● **Stated exercise**
Render the records from the line with "Which is true: is" up to and including the last line as a JSON list of strings, one string per line, omitting blank lines.
<<<<
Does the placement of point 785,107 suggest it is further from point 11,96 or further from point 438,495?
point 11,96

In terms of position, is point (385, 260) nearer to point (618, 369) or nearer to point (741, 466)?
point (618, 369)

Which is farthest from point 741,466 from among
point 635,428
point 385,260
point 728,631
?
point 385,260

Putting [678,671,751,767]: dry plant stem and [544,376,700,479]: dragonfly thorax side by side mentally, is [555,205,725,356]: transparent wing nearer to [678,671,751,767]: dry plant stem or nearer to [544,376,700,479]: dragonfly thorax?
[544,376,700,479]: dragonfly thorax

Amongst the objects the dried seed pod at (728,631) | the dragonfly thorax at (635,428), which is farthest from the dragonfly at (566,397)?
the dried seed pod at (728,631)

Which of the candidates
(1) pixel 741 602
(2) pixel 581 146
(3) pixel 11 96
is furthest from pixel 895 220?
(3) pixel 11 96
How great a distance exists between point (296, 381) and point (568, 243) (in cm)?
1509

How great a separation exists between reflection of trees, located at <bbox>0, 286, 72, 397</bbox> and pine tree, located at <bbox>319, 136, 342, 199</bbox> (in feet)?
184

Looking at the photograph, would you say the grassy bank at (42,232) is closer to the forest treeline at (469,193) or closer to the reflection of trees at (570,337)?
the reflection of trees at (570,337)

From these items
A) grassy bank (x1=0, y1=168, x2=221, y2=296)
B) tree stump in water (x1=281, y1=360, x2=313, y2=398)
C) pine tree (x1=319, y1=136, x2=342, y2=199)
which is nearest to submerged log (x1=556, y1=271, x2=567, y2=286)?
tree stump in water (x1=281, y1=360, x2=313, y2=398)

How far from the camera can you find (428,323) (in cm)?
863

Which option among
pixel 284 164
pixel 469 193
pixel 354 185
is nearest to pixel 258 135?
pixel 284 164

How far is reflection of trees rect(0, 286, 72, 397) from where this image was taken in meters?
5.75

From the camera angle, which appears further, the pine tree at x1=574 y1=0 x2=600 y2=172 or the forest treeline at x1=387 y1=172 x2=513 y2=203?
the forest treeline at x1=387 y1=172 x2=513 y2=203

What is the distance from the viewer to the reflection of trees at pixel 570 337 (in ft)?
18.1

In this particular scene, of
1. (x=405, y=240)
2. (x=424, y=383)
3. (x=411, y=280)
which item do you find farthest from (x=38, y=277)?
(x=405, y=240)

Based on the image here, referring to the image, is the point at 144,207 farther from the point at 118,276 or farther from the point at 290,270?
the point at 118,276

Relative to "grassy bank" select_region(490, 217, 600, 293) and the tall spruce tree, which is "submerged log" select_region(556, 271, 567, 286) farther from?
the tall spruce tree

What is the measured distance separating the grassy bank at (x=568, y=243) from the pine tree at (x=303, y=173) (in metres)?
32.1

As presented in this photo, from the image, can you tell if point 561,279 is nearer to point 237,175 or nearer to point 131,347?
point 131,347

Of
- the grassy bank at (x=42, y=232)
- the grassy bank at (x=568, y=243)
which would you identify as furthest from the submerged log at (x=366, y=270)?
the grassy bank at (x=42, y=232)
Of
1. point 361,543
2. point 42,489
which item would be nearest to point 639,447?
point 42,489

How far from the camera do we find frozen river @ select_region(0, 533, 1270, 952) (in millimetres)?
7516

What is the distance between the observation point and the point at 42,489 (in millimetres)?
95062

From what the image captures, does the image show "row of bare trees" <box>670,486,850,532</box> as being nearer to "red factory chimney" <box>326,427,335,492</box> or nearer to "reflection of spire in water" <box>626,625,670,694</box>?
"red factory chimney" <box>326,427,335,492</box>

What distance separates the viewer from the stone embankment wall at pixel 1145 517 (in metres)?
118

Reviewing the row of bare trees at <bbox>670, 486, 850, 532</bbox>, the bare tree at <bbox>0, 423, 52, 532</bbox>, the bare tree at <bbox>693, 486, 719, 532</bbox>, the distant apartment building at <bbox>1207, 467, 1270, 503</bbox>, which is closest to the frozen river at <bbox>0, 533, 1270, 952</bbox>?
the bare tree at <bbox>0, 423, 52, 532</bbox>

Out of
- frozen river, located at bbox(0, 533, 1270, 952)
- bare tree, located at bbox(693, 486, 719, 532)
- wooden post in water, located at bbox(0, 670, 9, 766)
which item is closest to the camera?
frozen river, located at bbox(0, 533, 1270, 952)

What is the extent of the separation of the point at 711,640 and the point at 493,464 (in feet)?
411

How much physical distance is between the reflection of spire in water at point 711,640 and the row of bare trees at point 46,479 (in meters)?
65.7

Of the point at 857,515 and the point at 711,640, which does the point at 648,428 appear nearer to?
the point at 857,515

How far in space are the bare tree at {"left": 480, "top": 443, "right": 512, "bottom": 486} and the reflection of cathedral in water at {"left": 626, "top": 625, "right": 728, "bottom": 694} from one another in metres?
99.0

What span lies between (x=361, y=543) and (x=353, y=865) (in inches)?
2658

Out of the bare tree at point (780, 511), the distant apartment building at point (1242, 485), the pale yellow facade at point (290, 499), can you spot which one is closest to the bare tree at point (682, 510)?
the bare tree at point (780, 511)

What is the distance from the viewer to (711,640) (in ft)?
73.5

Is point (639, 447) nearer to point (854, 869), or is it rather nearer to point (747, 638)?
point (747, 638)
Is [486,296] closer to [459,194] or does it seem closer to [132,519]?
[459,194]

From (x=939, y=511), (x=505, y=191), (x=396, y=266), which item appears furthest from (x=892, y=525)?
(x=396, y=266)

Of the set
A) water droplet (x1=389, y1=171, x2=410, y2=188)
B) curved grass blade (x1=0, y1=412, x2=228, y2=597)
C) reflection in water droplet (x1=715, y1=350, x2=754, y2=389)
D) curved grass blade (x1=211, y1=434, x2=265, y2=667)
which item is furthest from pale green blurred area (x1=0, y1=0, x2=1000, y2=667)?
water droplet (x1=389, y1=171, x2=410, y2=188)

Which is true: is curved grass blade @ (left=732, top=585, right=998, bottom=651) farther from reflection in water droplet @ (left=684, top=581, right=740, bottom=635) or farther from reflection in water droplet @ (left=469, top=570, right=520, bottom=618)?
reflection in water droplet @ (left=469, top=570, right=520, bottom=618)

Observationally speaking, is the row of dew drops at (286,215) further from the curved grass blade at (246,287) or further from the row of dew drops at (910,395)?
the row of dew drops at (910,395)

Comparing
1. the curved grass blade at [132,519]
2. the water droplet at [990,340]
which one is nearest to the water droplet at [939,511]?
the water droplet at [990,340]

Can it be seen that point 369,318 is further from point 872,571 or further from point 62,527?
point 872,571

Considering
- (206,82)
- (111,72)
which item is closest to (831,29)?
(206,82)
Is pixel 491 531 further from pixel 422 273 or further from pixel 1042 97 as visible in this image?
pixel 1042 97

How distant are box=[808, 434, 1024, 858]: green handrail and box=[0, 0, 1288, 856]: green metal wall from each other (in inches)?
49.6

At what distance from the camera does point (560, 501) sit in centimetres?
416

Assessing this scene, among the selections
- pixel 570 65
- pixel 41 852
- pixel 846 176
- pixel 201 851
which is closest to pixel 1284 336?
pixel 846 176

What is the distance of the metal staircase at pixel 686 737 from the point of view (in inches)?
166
>>>>
● **Task solution**
[
  "Which is true: is curved grass blade @ (left=732, top=585, right=998, bottom=651) farther from reflection in water droplet @ (left=684, top=581, right=740, bottom=635) or farther from reflection in water droplet @ (left=469, top=570, right=520, bottom=618)?",
  "reflection in water droplet @ (left=469, top=570, right=520, bottom=618)",
  "Observationally speaking, is the row of dew drops at (286,215) further from the curved grass blade at (246,287) or further from the row of dew drops at (910,395)?",
  "the row of dew drops at (910,395)",
  "Comparing",
  "1. the curved grass blade at [132,519]",
  "2. the water droplet at [990,340]",
  "which one is nearest to the water droplet at [939,511]?",
  "the water droplet at [990,340]",
  "Can it be seen that point 369,318 is further from point 872,571 or further from point 62,527?",
  "point 872,571",
  "Considering",
  "- (206,82)",
  "- (111,72)",
  "which item is closest to (831,29)?",
  "(206,82)",
  "Is pixel 491 531 further from pixel 422 273 or further from pixel 1042 97 as visible in this image?",
  "pixel 1042 97",
  "How distant are box=[808, 434, 1024, 858]: green handrail and box=[0, 0, 1288, 856]: green metal wall from each other (in inches)?",
  "49.6",
  "At what distance from the camera does point (560, 501) sit in centimetres?",
  "416",
  "Assessing this scene, among the selections",
  "- pixel 570 65",
  "- pixel 41 852",
  "- pixel 846 176",
  "- pixel 201 851",
  "which is closest to pixel 1284 336?",
  "pixel 846 176",
  "What is the distance of the metal staircase at pixel 686 737 from the point of view (in inches)?",
  "166"
]